§ Task details
Using the records below, write out only the lines from the line containing "Photo-realistic hazelnuts" up to and including the line containing "Image of 158th", exactly, with no pictures.

§ Recorded information
★ ★ ★

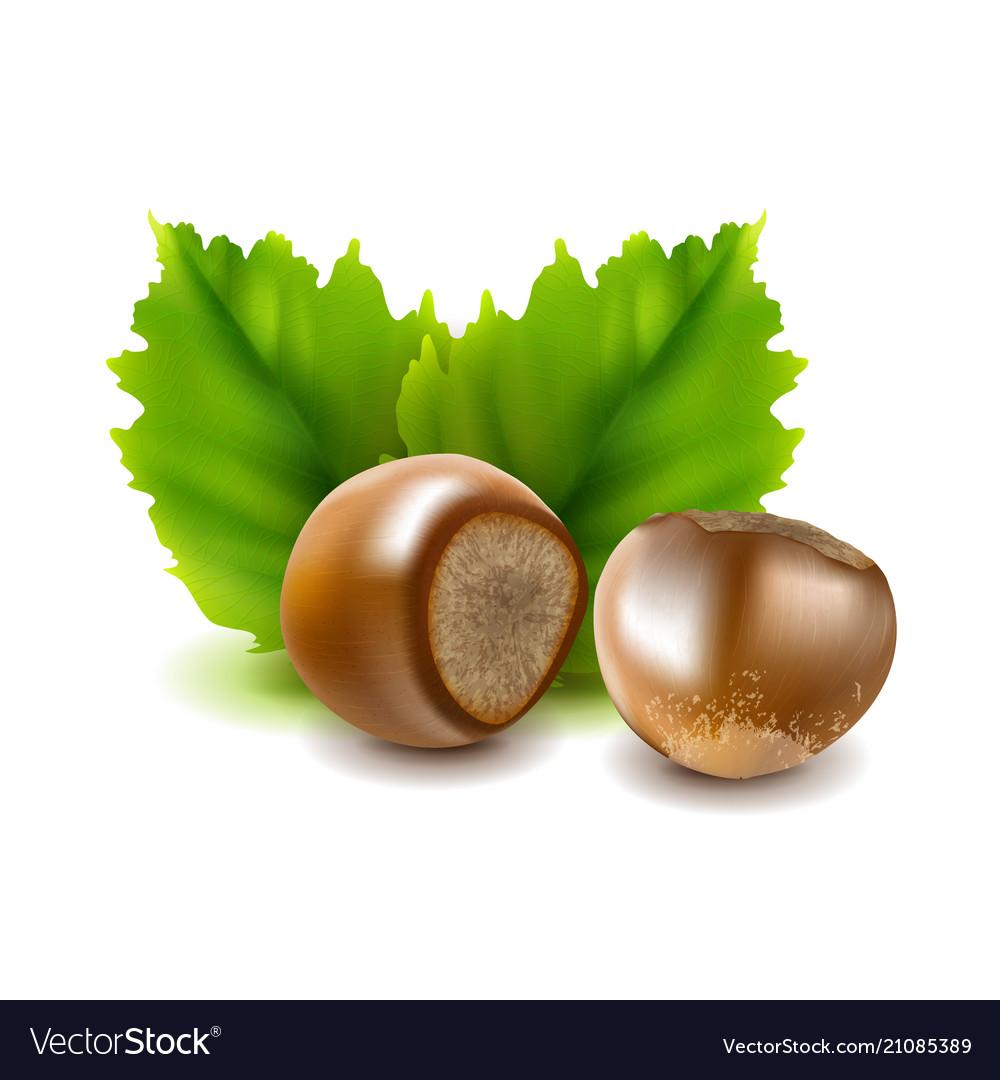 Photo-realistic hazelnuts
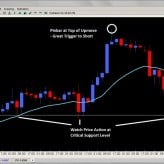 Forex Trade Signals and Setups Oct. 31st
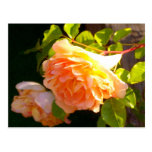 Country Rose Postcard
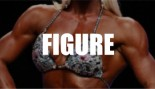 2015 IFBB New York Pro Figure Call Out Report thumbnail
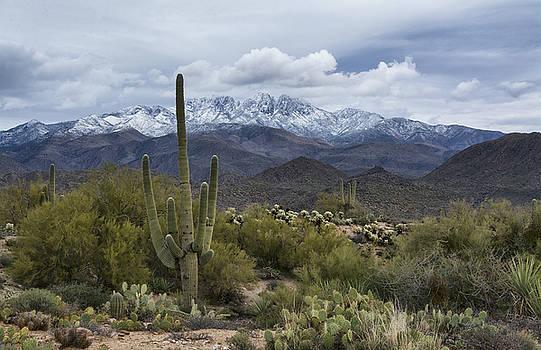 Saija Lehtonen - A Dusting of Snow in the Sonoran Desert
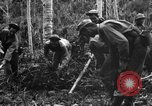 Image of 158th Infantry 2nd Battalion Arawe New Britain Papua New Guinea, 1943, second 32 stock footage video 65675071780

★ ★ ★

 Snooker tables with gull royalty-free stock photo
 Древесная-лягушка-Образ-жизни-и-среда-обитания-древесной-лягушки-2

★ ★ ★

§ Answer to the problem
 Photo-realistic hazelnuts
 Forex Trade Signals and Setups Oct. 31st
 Country Rose Postcard
 2015 IFBB New York Pro Figure Call Out Report thumbnail
 Saija Lehtonen - A Dusting of Snow in the Sonoran Desert
 Image of 158th Infantry 2nd Battalion Arawe New Britain Papua New Guinea, 1943, second 32 stock footage video 65675071780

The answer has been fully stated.